> **Written problem**: Write out the entries verbatim and leave the images out of the copy.

> **Material supplied**:
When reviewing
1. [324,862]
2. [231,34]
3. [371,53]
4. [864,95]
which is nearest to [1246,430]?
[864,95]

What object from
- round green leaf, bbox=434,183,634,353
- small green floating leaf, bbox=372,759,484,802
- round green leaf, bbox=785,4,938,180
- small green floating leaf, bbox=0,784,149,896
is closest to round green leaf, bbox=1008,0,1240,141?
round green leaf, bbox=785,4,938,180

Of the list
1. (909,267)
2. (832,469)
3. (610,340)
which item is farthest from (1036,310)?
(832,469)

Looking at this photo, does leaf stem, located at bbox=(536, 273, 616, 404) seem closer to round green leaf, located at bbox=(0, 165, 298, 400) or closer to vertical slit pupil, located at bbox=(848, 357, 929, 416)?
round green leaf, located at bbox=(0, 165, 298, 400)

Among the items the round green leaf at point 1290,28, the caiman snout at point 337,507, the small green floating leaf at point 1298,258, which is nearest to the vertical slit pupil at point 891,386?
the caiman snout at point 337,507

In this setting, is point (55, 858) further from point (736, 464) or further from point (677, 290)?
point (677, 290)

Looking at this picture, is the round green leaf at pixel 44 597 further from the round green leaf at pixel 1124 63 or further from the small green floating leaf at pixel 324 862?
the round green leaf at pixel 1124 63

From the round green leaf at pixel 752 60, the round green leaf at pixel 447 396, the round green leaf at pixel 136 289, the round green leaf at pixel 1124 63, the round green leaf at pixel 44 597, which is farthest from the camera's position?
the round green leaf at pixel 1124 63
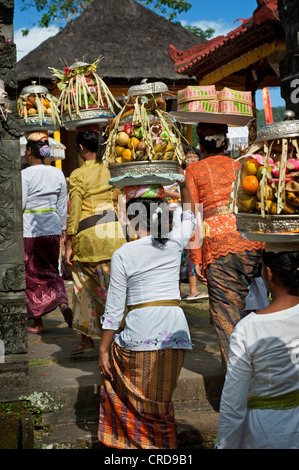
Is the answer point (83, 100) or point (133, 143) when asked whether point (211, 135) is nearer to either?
point (133, 143)

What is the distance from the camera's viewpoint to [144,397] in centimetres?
356

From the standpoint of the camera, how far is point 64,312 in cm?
630

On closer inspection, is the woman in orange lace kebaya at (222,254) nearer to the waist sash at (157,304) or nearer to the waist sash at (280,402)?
the waist sash at (157,304)

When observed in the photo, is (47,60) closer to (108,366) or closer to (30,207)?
(30,207)

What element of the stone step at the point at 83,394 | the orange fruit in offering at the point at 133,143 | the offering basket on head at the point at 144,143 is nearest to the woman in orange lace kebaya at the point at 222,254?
the stone step at the point at 83,394

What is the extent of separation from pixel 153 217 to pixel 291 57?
157 cm

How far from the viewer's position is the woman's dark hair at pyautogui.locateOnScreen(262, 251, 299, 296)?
257 cm

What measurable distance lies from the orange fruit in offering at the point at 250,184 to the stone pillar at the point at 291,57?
1.72m

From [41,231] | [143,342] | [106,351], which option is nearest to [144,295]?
[143,342]

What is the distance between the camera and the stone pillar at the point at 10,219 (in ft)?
15.4

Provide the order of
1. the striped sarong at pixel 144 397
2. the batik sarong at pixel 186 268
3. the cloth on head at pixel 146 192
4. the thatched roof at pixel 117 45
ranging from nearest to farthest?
the striped sarong at pixel 144 397 → the cloth on head at pixel 146 192 → the batik sarong at pixel 186 268 → the thatched roof at pixel 117 45

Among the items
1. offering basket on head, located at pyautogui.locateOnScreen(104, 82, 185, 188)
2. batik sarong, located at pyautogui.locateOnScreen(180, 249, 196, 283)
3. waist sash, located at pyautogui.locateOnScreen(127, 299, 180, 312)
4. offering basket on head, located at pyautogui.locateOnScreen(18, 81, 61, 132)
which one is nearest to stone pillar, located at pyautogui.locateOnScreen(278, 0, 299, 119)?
offering basket on head, located at pyautogui.locateOnScreen(104, 82, 185, 188)

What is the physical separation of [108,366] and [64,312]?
2.73 m
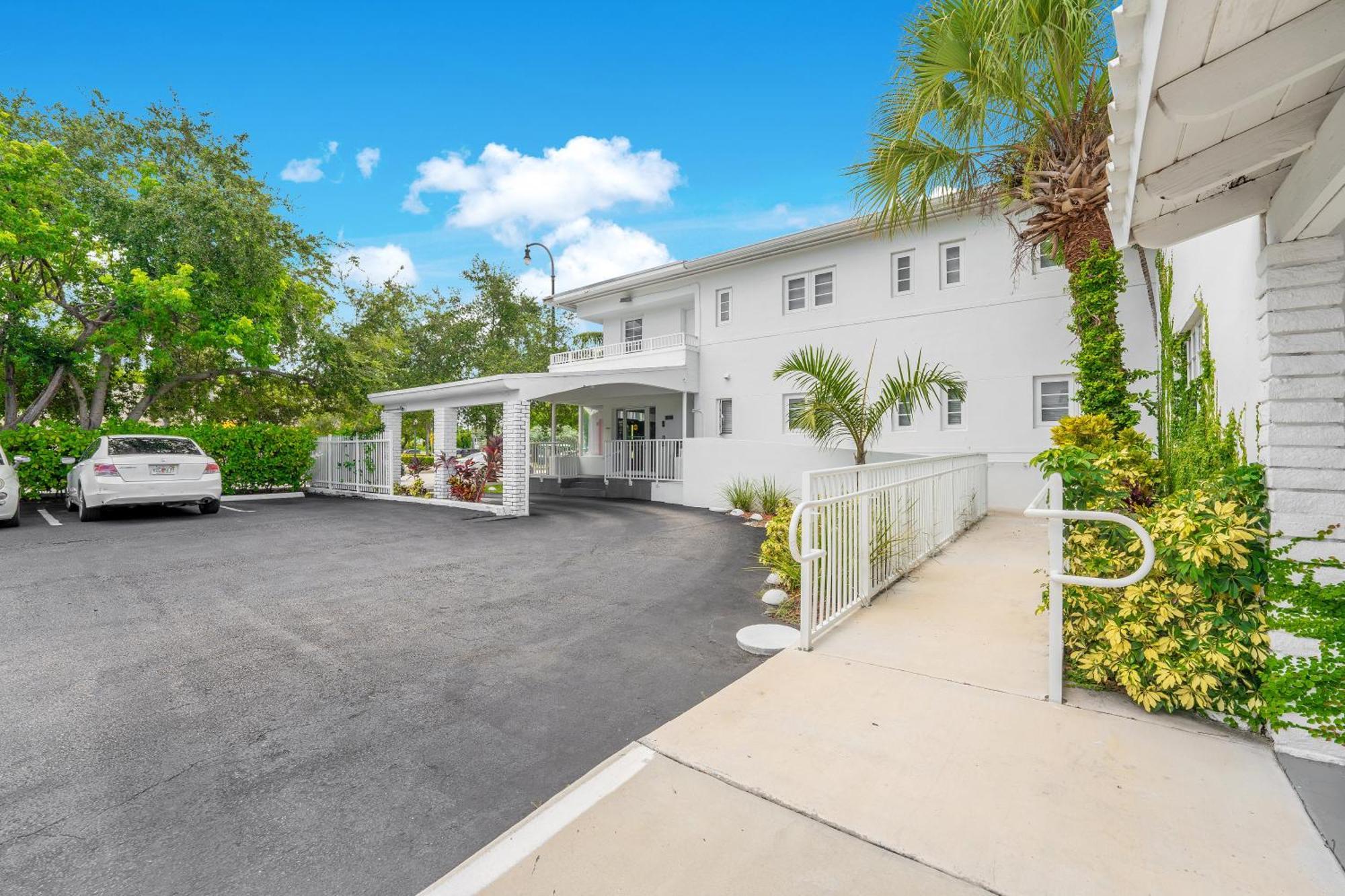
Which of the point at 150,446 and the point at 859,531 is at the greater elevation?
the point at 150,446

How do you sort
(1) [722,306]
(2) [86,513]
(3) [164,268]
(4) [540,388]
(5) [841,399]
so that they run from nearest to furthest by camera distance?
(5) [841,399] < (2) [86,513] < (4) [540,388] < (3) [164,268] < (1) [722,306]

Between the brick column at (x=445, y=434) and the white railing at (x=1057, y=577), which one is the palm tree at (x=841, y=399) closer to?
the white railing at (x=1057, y=577)

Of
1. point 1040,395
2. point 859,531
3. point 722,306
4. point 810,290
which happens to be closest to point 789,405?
point 810,290

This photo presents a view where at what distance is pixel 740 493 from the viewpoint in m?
12.3

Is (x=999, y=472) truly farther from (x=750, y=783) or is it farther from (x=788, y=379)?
(x=750, y=783)

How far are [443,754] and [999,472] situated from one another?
39.7 ft

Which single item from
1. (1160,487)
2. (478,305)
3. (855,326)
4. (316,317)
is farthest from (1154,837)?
(478,305)

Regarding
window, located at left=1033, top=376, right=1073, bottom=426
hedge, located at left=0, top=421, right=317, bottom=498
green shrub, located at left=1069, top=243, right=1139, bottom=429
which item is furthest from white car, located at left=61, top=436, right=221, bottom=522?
window, located at left=1033, top=376, right=1073, bottom=426

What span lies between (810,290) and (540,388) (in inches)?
296

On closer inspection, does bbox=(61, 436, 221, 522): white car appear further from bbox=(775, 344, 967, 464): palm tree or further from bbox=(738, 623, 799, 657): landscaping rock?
bbox=(738, 623, 799, 657): landscaping rock

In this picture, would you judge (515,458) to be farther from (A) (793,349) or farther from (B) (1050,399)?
(B) (1050,399)

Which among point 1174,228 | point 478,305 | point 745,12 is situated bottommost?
point 1174,228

> **Task answer**:
When reviewing
1. [324,862]
2. [231,34]
3. [371,53]
4. [864,95]
which is nearest to [1246,430]?
[864,95]

What object from
- round green leaf, bbox=434,183,634,353
- small green floating leaf, bbox=372,759,484,802
- round green leaf, bbox=785,4,938,180
- small green floating leaf, bbox=0,784,149,896
is closest to round green leaf, bbox=1008,0,1240,141?
round green leaf, bbox=785,4,938,180

Of the list
1. (909,267)
2. (832,469)
3. (610,340)
which item is farthest from (1036,310)?
(832,469)

Looking at this photo, does leaf stem, located at bbox=(536, 273, 616, 404) seem closer to round green leaf, located at bbox=(0, 165, 298, 400) or closer to vertical slit pupil, located at bbox=(848, 357, 929, 416)?
round green leaf, located at bbox=(0, 165, 298, 400)

Among the items the round green leaf at point 1290,28, the caiman snout at point 337,507, the small green floating leaf at point 1298,258, which is nearest to the vertical slit pupil at point 891,386?
the caiman snout at point 337,507

In this setting, is point (55, 858) further from point (736, 464) or further from point (677, 290)?
point (677, 290)

Looking at this picture, is the round green leaf at pixel 44 597 further from the round green leaf at pixel 1124 63 or further from the small green floating leaf at pixel 324 862?
the round green leaf at pixel 1124 63

From the round green leaf at pixel 752 60, the round green leaf at pixel 447 396, the round green leaf at pixel 136 289, the round green leaf at pixel 1124 63, the round green leaf at pixel 44 597, which is farthest from the camera's position?
the round green leaf at pixel 1124 63
Is the answer point (83, 100) or point (133, 143) when asked whether point (211, 135) is nearer to either?
point (133, 143)

What is the distance from the camera's viewpoint to [144,397] in centimetres?
356

From the standpoint of the camera, how far is point 64,312 in cm?
630

On closer inspection, is the woman in orange lace kebaya at (222,254) nearer to the waist sash at (157,304) or nearer to the waist sash at (280,402)?
the waist sash at (157,304)

When observed in the photo, is (47,60) closer to (108,366) or closer to (30,207)?
(30,207)

What element of the stone step at the point at 83,394 | the orange fruit in offering at the point at 133,143 | the offering basket on head at the point at 144,143 is nearest to the woman in orange lace kebaya at the point at 222,254?
the stone step at the point at 83,394

What is the extent of separation from pixel 153 217 to pixel 291 57?
157 cm

How far from the viewer's position is the woman's dark hair at pyautogui.locateOnScreen(262, 251, 299, 296)?
257 cm

What measurable distance lies from the orange fruit in offering at the point at 250,184 to the stone pillar at the point at 291,57?
1.72m

From [41,231] | [143,342] | [106,351], which option is nearest to [144,295]?
[143,342]

What is the distance between the camera and the stone pillar at the point at 10,219 (in ft)?
15.4

Provide the order of
1. the striped sarong at pixel 144 397
2. the batik sarong at pixel 186 268
3. the cloth on head at pixel 146 192
4. the thatched roof at pixel 117 45
ranging from nearest to farthest?
the striped sarong at pixel 144 397 → the cloth on head at pixel 146 192 → the batik sarong at pixel 186 268 → the thatched roof at pixel 117 45

Among the items
1. offering basket on head, located at pyautogui.locateOnScreen(104, 82, 185, 188)
2. batik sarong, located at pyautogui.locateOnScreen(180, 249, 196, 283)
3. waist sash, located at pyautogui.locateOnScreen(127, 299, 180, 312)
4. offering basket on head, located at pyautogui.locateOnScreen(18, 81, 61, 132)
which one is nearest to stone pillar, located at pyautogui.locateOnScreen(278, 0, 299, 119)?
offering basket on head, located at pyautogui.locateOnScreen(104, 82, 185, 188)

What is the physical separation of [108,366] and [64,312]?
2.73 m
Which of the point at 150,446 and the point at 859,531 is at the greater elevation?
the point at 150,446

How do you sort
(1) [722,306]
(2) [86,513]
(3) [164,268]
(4) [540,388]
(5) [841,399]
so that they run from nearest to furthest by camera distance?
(5) [841,399] < (2) [86,513] < (4) [540,388] < (3) [164,268] < (1) [722,306]

Between the brick column at (x=445, y=434) and the white railing at (x=1057, y=577), which one is the palm tree at (x=841, y=399) closer to?
the white railing at (x=1057, y=577)

Of
1. point 1040,395
2. point 859,531
3. point 722,306
4. point 810,290
which happens to be closest to point 789,405?
point 810,290

This photo presents a view where at what distance is pixel 740 493 from the viewpoint in m?
12.3

Is (x=999, y=472) truly farther from (x=750, y=783) or is it farther from (x=788, y=379)?
(x=750, y=783)

How far are [443,754] and [999,472] situated from one another?
39.7 ft

Which single item from
1. (1160,487)
2. (478,305)
3. (855,326)
4. (316,317)
is farthest from (1154,837)?
(478,305)

Regarding
window, located at left=1033, top=376, right=1073, bottom=426
hedge, located at left=0, top=421, right=317, bottom=498
green shrub, located at left=1069, top=243, right=1139, bottom=429
which item is furthest from white car, located at left=61, top=436, right=221, bottom=522?
window, located at left=1033, top=376, right=1073, bottom=426

What span lies between (810,290) and (540,388) (in inches)?
296

On closer inspection, does bbox=(61, 436, 221, 522): white car appear further from bbox=(775, 344, 967, 464): palm tree or further from bbox=(738, 623, 799, 657): landscaping rock?
bbox=(738, 623, 799, 657): landscaping rock

In this picture, would you judge (515,458) to be farther from (A) (793,349) or farther from (B) (1050,399)?
(B) (1050,399)

Which among point 1174,228 | point 478,305 | point 745,12 is situated bottommost?
point 1174,228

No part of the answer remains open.